FBI’s Operation Duck Hunt Takes Qakbot Malware Down

FBI’s Operation Duck Hunt takes Qakbot malware down. The agency reportedly made a massive botnet that is responsible for infecting over 700,000 computers to uninstall itself.

FBI’s Operation Duck Hunt

Operation Duck Hunt as the operation is called reportedly targeted Qakbot malware that controls computers and then sets them up for other forms of attacks such as ransomware remotely.

FBI’s Operation Duck Hunt

The US government has just helped to dismantle a huge network of computers that was infected with one of the most notorious pieces of malware in the world. And according to the FBI, a multinational effort that was led by the US took down Qakbot. This is malware that made its way into more than 700,000 computers around the world.

How Victims Were Targeted By the Qakbot Malware

Hackers in question typically targeted victims with Qakbot simply by sending them spam emails that contain malicious attachments or links. And as soon as a victim gets to download the attachment or clicks the link, Qakbot immediately infects their computer, which in turn then becomes part of a botnet, or let’s say a network of infected computers that is controlled by hackers remotely. And from there, bad actors can easily and effectively install additional malware on the devices of their victims, such as ransomware.

How the FBI Took Down the Malware

To take down the network in question, the FBI routed Qakbot via FBI-controlled servers, where it reportedly instructed infected computers in the US and elsewhere to download software that helped to uninstall the Qakbot malware. The installer in question also separated infected computers from the botnet, “preventing further installation of malware through Qakbot.”

And as noted by the DOJ, the action as you should know was only limited to the malware that was installed by Qakbot actors and “did not extend to remediating other malware already installed on the victim computers.”

Operation Duck Hunt Regions

Operation “Duck Hunt” in addition to the US, also involved Europol, France, Germany, the Netherlands, the UK, Romania, and Latvia. The US has stated that the botnet was responsible for hundreds of millions of dollars in damages and then infected over 200,000 computers in the US alone.

Qakbot for those that don’t know has been around since 2008 and was at some point in time leveraged by several prolific ransomware groups in the past, and this is including Conti, REvil, MegaCortex, and many more. And as part of the whole operation, the DOJ reportedly seized $8.6 million worth of extorted funds in crypto.

What A US Attorney Has To Say About the Operation

“An international partnership led by the Justice Department and the FBI has resulted in the dismantling of Qakbot, one of the most notorious botnets ever, responsible for massive losses to victims around the world,” US Attorney Martin Estrada in a statement said. “Qakbot was the botnet of choice for some of the most infamous ransomware gangs, but we have now taken it out.”

How Users Can Check If They Have Been Affected

The FBI ever since has provided Have I Been Pwned with the compromised credentials that it found during the operation, enabling you to enter your email on the site to check if it is that you were affected. The Dutch National Police on the other hand has also added affected credentials to its Check Your Hack site.

→ **Activity list**
**A.** According to the article on Operation Duck Hunt, how much in extorted crypto funds did the DOJ seize?
**B.** List every party that the article on Operation Duck Hunt says took part in the operation besides the US.

Scene geometry reasoning data
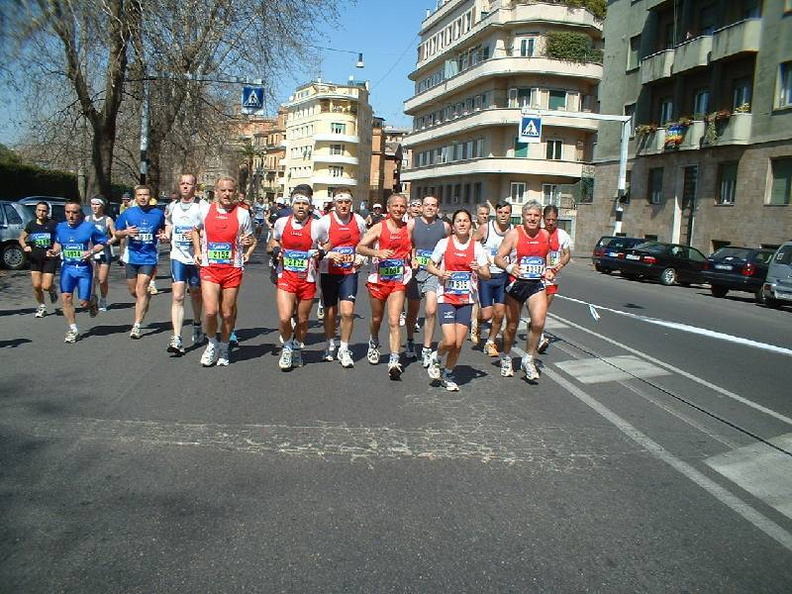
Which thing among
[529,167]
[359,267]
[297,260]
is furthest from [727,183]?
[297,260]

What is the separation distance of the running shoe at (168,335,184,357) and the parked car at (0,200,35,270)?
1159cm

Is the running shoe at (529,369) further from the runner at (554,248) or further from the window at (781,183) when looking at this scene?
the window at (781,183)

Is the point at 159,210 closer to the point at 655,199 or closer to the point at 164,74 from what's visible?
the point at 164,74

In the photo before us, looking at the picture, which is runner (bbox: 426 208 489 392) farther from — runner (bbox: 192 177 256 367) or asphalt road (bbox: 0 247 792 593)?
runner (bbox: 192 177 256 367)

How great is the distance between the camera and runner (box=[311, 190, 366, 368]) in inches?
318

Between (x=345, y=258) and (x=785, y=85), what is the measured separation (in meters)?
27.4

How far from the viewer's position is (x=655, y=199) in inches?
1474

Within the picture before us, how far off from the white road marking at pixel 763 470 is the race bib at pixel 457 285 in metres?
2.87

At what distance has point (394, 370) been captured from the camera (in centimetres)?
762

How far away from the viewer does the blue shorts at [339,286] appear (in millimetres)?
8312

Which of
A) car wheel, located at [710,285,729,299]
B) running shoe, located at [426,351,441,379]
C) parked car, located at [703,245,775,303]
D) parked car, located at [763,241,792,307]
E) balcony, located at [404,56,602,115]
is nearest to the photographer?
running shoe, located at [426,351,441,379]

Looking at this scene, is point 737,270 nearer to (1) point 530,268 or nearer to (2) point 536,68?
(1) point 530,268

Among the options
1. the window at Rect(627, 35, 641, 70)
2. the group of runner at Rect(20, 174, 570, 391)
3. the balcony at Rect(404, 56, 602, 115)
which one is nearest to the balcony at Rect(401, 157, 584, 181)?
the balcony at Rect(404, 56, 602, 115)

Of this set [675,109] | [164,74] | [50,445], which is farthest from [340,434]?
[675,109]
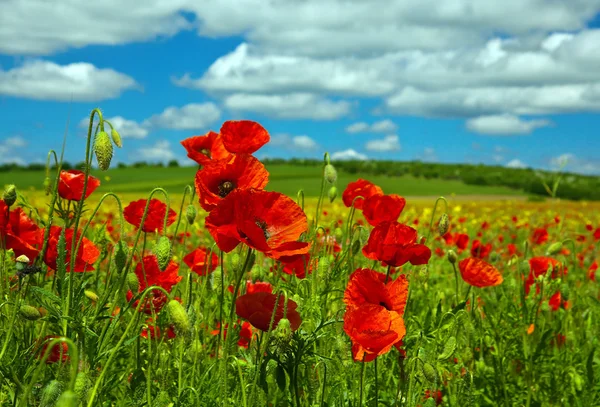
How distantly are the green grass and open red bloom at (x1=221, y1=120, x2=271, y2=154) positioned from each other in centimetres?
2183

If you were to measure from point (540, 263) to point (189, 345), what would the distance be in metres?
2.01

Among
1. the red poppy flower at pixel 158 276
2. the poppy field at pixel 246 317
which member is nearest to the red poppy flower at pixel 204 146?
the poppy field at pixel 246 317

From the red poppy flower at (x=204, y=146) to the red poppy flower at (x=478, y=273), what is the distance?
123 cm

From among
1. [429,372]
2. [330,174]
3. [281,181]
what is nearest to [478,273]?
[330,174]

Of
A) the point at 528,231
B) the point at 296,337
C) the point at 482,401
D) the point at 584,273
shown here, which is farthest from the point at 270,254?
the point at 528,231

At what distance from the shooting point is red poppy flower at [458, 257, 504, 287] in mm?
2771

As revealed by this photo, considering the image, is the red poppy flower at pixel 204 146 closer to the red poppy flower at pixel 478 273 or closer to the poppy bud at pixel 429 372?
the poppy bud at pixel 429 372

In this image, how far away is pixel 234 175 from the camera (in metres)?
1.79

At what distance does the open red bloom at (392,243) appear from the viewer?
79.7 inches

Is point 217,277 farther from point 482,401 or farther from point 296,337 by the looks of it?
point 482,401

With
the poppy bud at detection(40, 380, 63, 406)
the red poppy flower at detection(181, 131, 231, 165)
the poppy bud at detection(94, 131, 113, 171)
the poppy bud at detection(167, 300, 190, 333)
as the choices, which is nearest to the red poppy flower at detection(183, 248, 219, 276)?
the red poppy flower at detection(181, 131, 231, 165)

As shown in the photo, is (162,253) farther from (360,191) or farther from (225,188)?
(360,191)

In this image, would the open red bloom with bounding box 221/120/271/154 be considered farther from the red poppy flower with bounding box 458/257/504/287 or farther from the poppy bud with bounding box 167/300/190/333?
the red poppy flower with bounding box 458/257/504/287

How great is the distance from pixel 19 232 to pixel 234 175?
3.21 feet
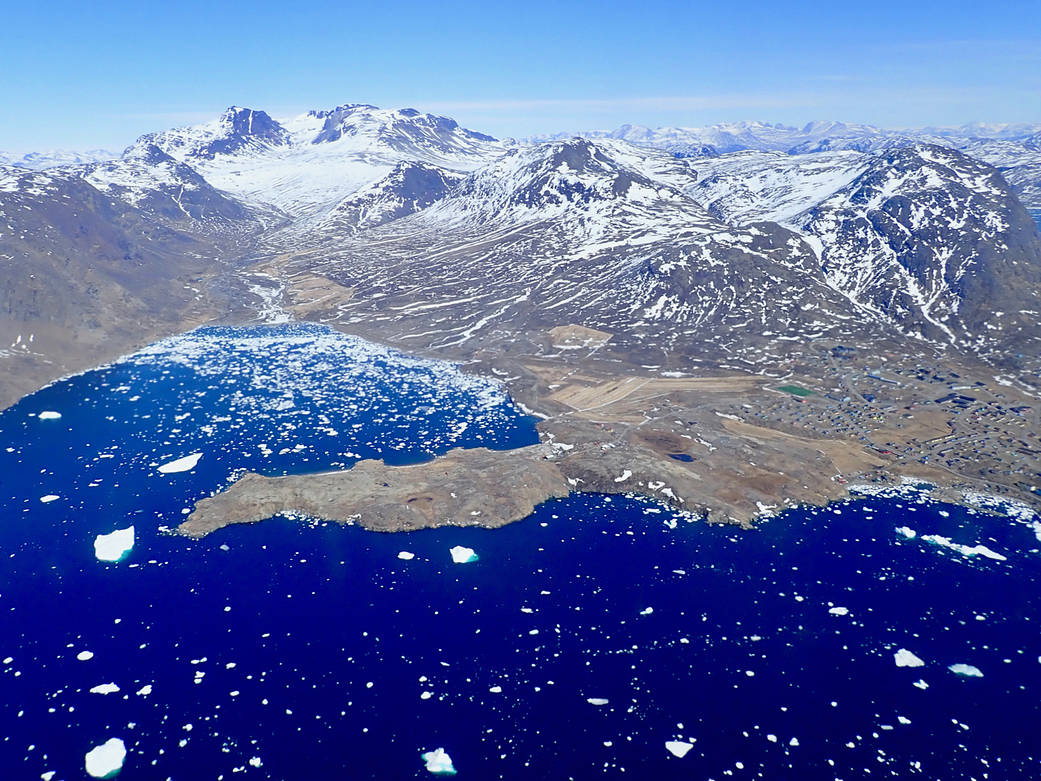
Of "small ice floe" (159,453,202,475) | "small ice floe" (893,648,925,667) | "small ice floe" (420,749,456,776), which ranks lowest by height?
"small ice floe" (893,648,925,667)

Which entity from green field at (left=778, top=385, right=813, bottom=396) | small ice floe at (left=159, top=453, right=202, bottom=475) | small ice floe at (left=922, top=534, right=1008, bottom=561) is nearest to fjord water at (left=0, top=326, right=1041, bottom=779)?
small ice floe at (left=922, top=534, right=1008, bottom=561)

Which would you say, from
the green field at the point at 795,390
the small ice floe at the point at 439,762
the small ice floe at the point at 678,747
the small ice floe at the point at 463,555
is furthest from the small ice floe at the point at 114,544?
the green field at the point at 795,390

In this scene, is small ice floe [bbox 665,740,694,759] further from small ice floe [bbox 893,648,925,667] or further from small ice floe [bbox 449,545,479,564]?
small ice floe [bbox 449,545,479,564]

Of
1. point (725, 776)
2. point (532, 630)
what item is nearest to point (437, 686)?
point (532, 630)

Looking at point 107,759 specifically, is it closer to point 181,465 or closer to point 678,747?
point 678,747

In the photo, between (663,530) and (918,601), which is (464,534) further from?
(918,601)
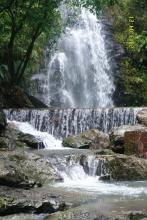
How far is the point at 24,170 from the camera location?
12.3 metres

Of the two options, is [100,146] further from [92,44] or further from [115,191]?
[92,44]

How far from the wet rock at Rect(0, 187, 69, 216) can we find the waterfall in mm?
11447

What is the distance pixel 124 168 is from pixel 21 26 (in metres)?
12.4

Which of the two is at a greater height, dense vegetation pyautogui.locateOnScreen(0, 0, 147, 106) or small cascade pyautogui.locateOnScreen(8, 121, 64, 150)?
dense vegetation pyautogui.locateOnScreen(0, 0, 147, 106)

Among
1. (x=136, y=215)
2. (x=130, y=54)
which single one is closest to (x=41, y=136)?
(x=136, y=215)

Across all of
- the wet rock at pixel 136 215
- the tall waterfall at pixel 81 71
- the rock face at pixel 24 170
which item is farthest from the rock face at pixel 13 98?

→ **Answers in order**
**A.** $8.6 million

**B.** Europol, France, Germany, the Netherlands, the UK, Romania, Latvia